● **TASK OBJECTIVE**
Leave the pictures out and reproduce, exactly, the lines from the one with "How far apart are pixel" through the end of the entries below.

● **MATERIAL PROVIDED**

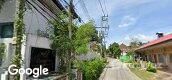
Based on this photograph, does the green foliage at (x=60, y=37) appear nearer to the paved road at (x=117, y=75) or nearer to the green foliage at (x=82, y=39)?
the green foliage at (x=82, y=39)

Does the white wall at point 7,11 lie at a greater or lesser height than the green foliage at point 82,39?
greater

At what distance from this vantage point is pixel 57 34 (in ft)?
71.1

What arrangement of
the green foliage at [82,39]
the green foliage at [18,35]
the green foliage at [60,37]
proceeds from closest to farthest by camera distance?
1. the green foliage at [18,35]
2. the green foliage at [60,37]
3. the green foliage at [82,39]

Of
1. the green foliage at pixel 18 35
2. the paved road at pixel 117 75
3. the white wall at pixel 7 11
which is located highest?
the white wall at pixel 7 11

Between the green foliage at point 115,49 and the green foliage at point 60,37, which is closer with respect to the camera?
the green foliage at point 60,37

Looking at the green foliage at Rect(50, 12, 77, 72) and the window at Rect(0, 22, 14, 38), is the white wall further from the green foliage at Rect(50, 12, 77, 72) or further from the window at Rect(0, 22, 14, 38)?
the green foliage at Rect(50, 12, 77, 72)

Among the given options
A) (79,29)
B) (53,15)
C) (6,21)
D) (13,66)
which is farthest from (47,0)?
(13,66)

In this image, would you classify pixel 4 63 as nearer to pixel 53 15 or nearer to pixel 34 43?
pixel 34 43

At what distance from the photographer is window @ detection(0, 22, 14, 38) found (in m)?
17.3

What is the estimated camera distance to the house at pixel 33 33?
15.7 meters

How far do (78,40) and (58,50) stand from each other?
3.39m

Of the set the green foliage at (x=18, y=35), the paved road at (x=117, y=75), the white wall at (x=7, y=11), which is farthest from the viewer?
the paved road at (x=117, y=75)

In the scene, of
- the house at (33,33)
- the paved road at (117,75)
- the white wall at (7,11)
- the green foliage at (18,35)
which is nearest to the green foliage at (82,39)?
the house at (33,33)

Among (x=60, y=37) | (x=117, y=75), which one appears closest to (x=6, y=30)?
(x=60, y=37)
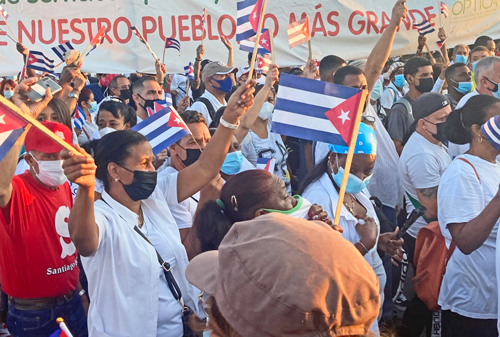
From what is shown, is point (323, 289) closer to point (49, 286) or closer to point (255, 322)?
point (255, 322)

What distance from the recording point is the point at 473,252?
3.16 m

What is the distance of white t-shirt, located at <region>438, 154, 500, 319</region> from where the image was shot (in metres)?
3.06

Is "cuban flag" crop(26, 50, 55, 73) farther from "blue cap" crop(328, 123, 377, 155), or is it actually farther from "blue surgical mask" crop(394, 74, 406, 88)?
"blue surgical mask" crop(394, 74, 406, 88)

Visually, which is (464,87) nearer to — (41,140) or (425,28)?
(425,28)

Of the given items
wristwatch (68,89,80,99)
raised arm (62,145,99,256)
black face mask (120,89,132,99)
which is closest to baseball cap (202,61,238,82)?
wristwatch (68,89,80,99)

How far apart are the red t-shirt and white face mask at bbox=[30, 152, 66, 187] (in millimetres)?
65

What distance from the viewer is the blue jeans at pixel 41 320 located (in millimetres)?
3080

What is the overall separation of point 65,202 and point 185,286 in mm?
937

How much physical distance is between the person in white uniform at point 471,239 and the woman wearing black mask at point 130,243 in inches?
50.1

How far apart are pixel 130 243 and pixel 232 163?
1.78 meters

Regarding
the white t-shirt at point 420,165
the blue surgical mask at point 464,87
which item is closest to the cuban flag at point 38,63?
the white t-shirt at point 420,165

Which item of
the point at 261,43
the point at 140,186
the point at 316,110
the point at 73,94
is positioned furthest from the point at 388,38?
the point at 73,94

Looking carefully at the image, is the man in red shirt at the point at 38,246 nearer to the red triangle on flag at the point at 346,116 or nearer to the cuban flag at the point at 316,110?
the cuban flag at the point at 316,110

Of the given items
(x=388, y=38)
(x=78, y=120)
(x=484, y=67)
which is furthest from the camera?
(x=78, y=120)
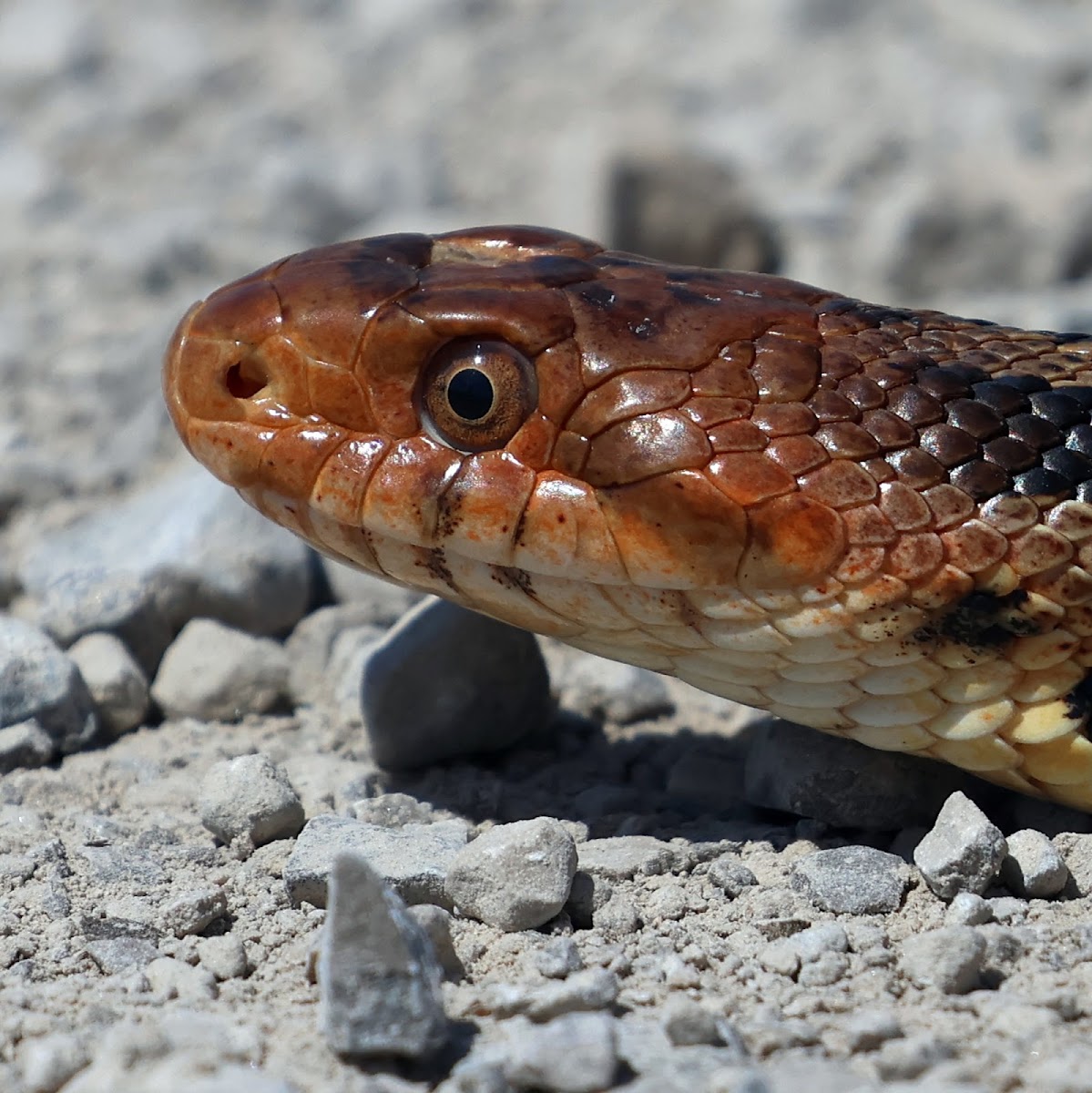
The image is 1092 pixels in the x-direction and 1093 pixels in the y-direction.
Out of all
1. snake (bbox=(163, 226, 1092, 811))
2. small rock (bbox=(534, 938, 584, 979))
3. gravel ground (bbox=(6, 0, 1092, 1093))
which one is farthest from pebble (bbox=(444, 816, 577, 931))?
snake (bbox=(163, 226, 1092, 811))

● **COMPLETED TASK**
How far apart are pixel 130 243 and pixel 232 163?
1.78 meters

Regarding
the white t-shirt at point 420,165
the blue surgical mask at point 464,87
which item is closest to the cuban flag at point 38,63?
the white t-shirt at point 420,165

Which item of
the point at 261,43
the point at 140,186
the point at 316,110
the point at 73,94
is positioned furthest from the point at 388,38?
the point at 73,94

Looking carefully at the image, is the man in red shirt at the point at 38,246 nearer to the red triangle on flag at the point at 346,116 or nearer to the cuban flag at the point at 316,110?
the cuban flag at the point at 316,110

Of the given items
(x=388, y=38)
(x=78, y=120)
(x=484, y=67)
which is furthest from the camera?
(x=78, y=120)
The image is 1092 pixels in the x-direction and 1093 pixels in the y-direction.
Out of all
1. snake (bbox=(163, 226, 1092, 811))
2. small rock (bbox=(534, 938, 584, 979))
3. gravel ground (bbox=(6, 0, 1092, 1093))
which one is farthest from pebble (bbox=(444, 816, 577, 931))?
snake (bbox=(163, 226, 1092, 811))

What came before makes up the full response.